> **DATA FOR PROCESSING**
########

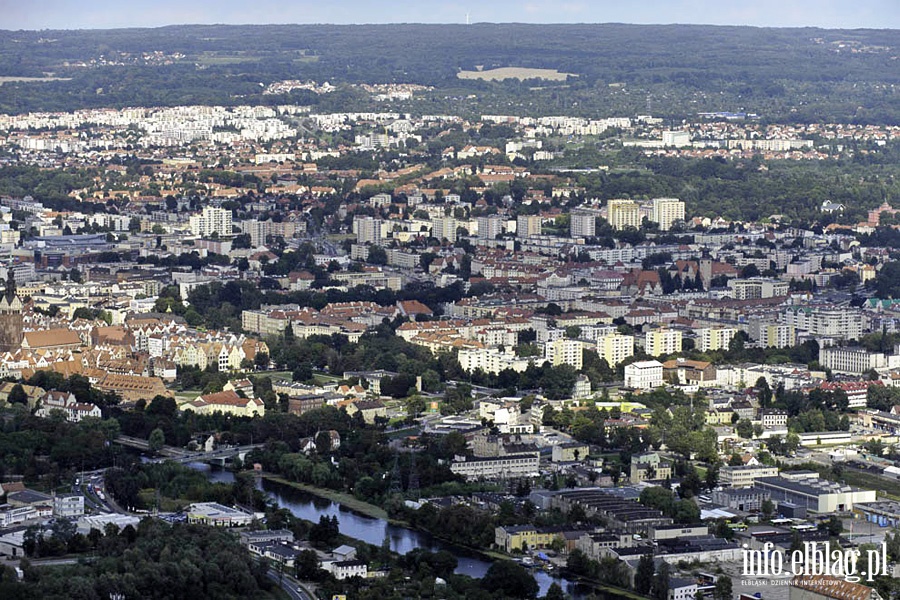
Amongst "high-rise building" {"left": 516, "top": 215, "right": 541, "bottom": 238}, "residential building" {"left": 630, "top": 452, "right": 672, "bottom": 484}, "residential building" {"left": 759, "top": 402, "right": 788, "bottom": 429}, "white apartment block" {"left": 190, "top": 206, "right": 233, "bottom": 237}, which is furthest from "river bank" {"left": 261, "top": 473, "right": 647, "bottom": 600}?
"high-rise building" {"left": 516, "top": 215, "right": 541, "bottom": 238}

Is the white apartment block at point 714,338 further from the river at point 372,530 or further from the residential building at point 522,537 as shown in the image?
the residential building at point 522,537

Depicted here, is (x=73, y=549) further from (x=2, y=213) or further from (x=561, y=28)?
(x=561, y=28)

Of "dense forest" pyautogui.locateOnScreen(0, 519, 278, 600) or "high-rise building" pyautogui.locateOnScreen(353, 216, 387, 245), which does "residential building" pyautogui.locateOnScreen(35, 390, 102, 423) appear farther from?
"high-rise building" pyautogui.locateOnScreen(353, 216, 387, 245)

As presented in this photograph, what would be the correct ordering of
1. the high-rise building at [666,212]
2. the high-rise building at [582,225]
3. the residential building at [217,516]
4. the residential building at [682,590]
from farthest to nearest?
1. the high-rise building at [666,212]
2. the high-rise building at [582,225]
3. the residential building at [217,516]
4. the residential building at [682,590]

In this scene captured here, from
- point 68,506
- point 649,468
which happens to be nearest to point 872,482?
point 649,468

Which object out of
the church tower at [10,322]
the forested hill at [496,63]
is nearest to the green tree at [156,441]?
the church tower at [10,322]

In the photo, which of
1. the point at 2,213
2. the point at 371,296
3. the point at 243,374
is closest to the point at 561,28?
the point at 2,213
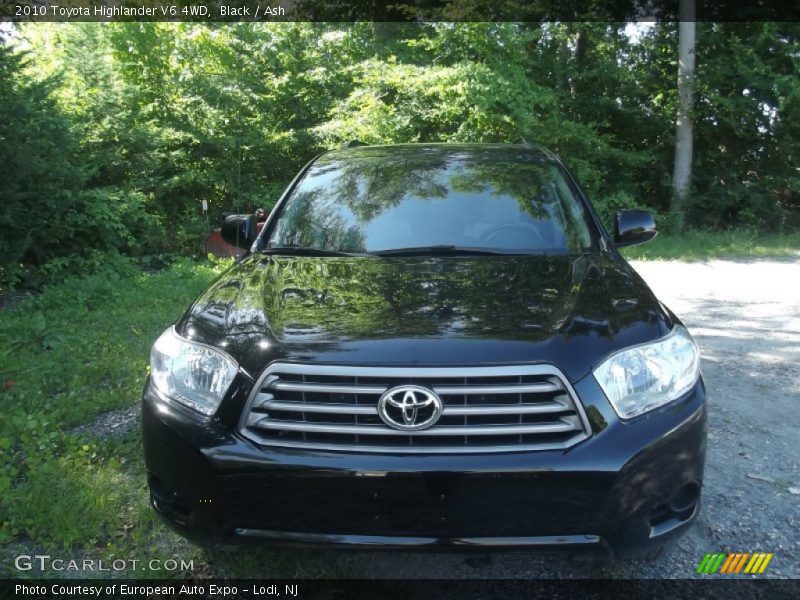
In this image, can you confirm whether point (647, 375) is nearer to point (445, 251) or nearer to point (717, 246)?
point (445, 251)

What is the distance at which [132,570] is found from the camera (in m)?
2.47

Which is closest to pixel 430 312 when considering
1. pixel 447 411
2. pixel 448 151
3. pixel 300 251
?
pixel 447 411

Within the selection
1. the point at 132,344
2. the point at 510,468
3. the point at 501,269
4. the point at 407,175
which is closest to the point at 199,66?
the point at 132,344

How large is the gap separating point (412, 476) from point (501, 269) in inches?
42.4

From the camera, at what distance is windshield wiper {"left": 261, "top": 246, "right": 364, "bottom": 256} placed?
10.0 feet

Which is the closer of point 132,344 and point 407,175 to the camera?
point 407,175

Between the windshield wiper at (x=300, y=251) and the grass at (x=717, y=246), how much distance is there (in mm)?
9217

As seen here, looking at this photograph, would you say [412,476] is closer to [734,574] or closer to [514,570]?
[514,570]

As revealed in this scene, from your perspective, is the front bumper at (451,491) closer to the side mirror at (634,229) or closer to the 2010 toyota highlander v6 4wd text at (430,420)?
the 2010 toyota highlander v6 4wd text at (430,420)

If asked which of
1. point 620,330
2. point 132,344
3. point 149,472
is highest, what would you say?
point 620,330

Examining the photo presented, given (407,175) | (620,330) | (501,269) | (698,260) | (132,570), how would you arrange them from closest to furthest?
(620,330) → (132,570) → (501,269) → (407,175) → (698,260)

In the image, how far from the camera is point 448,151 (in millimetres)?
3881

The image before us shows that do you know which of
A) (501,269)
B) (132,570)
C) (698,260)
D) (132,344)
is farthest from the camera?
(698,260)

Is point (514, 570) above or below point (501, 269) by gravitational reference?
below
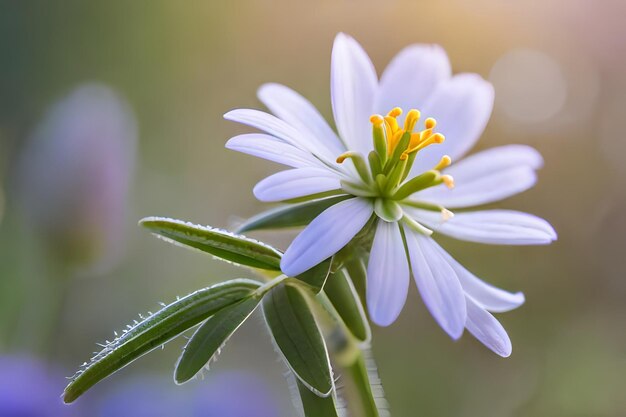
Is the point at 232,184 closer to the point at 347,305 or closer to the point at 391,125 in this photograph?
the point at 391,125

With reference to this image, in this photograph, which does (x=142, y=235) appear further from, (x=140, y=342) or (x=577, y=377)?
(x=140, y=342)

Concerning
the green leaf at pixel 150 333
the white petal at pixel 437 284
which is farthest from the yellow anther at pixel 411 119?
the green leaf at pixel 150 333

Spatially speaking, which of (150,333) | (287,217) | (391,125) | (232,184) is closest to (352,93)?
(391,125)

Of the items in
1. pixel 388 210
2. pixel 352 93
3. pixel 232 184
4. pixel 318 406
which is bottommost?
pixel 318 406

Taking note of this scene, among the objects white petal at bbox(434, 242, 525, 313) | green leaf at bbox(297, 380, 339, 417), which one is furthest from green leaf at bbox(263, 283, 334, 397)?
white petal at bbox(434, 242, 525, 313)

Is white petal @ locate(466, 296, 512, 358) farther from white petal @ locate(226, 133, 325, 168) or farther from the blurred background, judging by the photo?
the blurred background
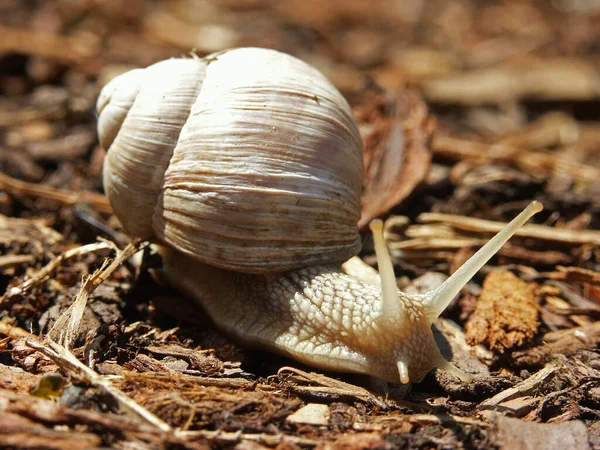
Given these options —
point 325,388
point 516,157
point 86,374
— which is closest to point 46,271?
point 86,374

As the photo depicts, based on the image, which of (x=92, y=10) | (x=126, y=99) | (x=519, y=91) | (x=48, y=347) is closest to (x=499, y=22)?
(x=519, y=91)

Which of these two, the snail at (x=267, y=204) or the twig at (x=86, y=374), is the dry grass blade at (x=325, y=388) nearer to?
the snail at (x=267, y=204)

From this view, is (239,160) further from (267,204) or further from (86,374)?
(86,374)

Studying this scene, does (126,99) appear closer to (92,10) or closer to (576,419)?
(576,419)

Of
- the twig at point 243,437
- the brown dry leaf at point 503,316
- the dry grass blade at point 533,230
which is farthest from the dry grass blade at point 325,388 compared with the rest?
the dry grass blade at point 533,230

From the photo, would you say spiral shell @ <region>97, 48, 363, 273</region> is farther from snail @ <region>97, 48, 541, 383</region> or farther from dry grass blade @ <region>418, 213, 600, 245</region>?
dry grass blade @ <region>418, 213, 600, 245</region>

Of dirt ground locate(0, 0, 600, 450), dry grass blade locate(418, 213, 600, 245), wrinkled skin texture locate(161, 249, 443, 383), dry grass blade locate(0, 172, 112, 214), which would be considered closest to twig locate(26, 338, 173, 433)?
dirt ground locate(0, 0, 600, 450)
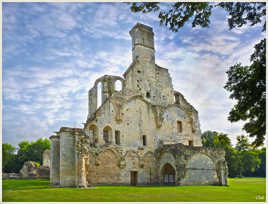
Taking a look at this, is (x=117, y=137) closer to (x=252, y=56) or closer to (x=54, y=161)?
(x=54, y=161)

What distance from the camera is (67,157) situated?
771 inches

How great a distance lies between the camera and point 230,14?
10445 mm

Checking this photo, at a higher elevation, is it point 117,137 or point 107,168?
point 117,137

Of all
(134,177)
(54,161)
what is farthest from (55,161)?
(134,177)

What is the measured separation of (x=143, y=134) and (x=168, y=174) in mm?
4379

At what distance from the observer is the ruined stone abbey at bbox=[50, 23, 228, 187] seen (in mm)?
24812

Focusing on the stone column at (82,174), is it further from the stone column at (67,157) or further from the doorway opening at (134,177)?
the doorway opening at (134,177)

########

> **DESCRIPTION OF THE TASK**
Render the entries from the line containing "Focusing on the" through the end of the entries as a Markdown table with the columns n and Line, giving each line its row number and leaving out blank lines.

> **SOLUTION**
| n | Line |
|---|---|
| 1 | Focusing on the stone column at (82,174), is it further from the stone column at (67,157) or further from the doorway opening at (134,177)? |
| 2 | the doorway opening at (134,177) |